The pandemic-driven subscription surge and the rise of segmented approaches to audience management are driving new urgency for sharper pricing strategies by media companies as markets emerge from the worst of COVID-19, according to a new report by the International News Media Association (INMA).

“Subscription Pricing: From COVID Bump to Sustainable Revenue” dives into why pricing is so important, why it’s so difficult, and who is doing it well today.

“Pricing is the fastest and most effective way for media businesses to increase profits,” says INMA Researcher-in-Residence Greg Piechota. Yet while some media companies are well into prioritising their pricing strategy, many do not yet have a road map in place.
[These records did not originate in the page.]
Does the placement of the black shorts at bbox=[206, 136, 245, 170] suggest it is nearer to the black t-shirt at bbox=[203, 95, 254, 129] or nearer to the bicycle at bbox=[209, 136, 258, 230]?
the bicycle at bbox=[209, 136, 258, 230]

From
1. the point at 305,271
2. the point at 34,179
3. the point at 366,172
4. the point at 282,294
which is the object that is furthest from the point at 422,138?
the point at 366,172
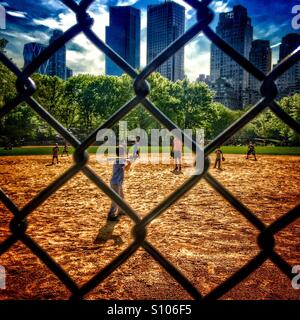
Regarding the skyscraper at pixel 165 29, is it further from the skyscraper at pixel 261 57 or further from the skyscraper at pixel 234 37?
the skyscraper at pixel 261 57

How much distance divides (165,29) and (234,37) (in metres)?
34.6

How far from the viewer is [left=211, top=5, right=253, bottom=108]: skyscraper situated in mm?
133125

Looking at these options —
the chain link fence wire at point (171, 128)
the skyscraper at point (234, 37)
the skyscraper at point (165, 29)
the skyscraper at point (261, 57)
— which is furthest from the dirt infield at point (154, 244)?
the skyscraper at point (165, 29)

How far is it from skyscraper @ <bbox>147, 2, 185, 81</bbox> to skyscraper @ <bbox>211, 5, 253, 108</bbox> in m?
18.6

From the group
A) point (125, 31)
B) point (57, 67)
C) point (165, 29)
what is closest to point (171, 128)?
point (57, 67)

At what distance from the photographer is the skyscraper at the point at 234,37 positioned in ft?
437

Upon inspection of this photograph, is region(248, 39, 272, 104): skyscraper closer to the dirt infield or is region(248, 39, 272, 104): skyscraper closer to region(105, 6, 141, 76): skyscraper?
region(105, 6, 141, 76): skyscraper

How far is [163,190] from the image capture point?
10.6 metres

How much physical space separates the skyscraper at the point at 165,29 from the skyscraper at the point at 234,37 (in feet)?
→ 61.1

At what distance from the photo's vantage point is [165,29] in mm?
144625

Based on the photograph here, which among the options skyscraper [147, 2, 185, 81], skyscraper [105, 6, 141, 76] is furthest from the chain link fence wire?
skyscraper [105, 6, 141, 76]

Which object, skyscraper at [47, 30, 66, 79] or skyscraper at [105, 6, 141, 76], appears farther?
skyscraper at [105, 6, 141, 76]

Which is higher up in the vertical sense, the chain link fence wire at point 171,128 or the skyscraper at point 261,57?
the skyscraper at point 261,57
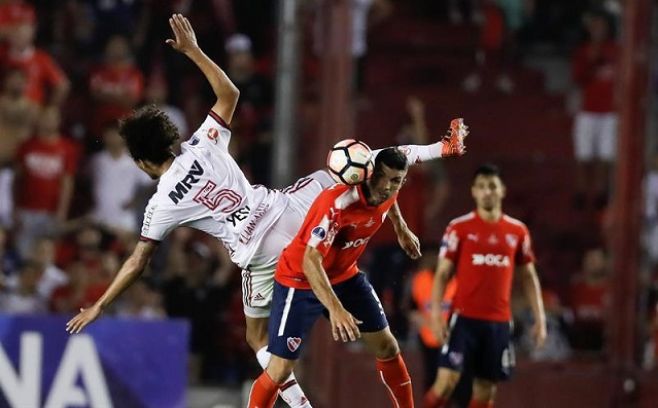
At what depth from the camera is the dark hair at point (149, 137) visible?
880 centimetres

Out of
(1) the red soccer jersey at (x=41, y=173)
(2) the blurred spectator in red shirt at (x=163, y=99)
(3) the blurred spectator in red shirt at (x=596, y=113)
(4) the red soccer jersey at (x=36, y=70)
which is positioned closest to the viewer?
(3) the blurred spectator in red shirt at (x=596, y=113)

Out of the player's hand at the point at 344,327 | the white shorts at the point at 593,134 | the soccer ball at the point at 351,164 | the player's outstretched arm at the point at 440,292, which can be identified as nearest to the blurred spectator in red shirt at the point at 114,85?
the white shorts at the point at 593,134

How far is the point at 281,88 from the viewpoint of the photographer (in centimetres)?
1326

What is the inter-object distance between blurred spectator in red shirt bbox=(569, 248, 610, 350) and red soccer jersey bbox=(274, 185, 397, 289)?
4.99m

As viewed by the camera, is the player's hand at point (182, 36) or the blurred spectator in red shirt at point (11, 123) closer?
the player's hand at point (182, 36)

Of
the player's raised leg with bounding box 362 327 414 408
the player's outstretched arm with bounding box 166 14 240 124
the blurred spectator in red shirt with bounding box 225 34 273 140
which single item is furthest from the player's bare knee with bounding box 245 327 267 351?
the blurred spectator in red shirt with bounding box 225 34 273 140

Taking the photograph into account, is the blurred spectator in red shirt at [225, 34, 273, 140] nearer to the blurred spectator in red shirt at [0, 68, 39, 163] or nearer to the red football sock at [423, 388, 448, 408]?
the blurred spectator in red shirt at [0, 68, 39, 163]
The good news is this: Most of the media industry learned in 2020 how important a pricing strategy is.

Dawn McMullan, senior editor at INMA and lead author on the report, talked to Piechota, as well as pricing experts from FTI Consulting, Mather Economics, and Piano. Case studies from Dennik N in Slovakia, The Boston Globe in the United States, Politiken in Denmark, Amedia in Finland, and Malaysiakini in Malaysia also share current success stories about subscription pricing.

Key takeaways from the INMA report include:

  • Charging your more engaged customers more over time, the “revenue maximising journey,” is generally accepted as a best practice.
  • A digital subscriptions strategy means volume first (which COVID gifted the news industry), pricing second. Yet smart pricing is key to both acquisition and retention.
  • Data, not gut feelings, must guide pricing strategy.
  • Most media companies are not competing with The New York Times or Netflix, so prices shouldn’t be based on those subscription models.
  • Media companies can’t switch print readers who were paying US$40+ per month to digital readers paying US$10 per month. Those prices need to get closer.
  • Research shows what price change individual customers will tolerate.
  • Customer lifetime value (CLTV) is a key factor when determining pricing strategies.

The goal with all of this: establish a business model based on a direct reader relationship that sustains journalism.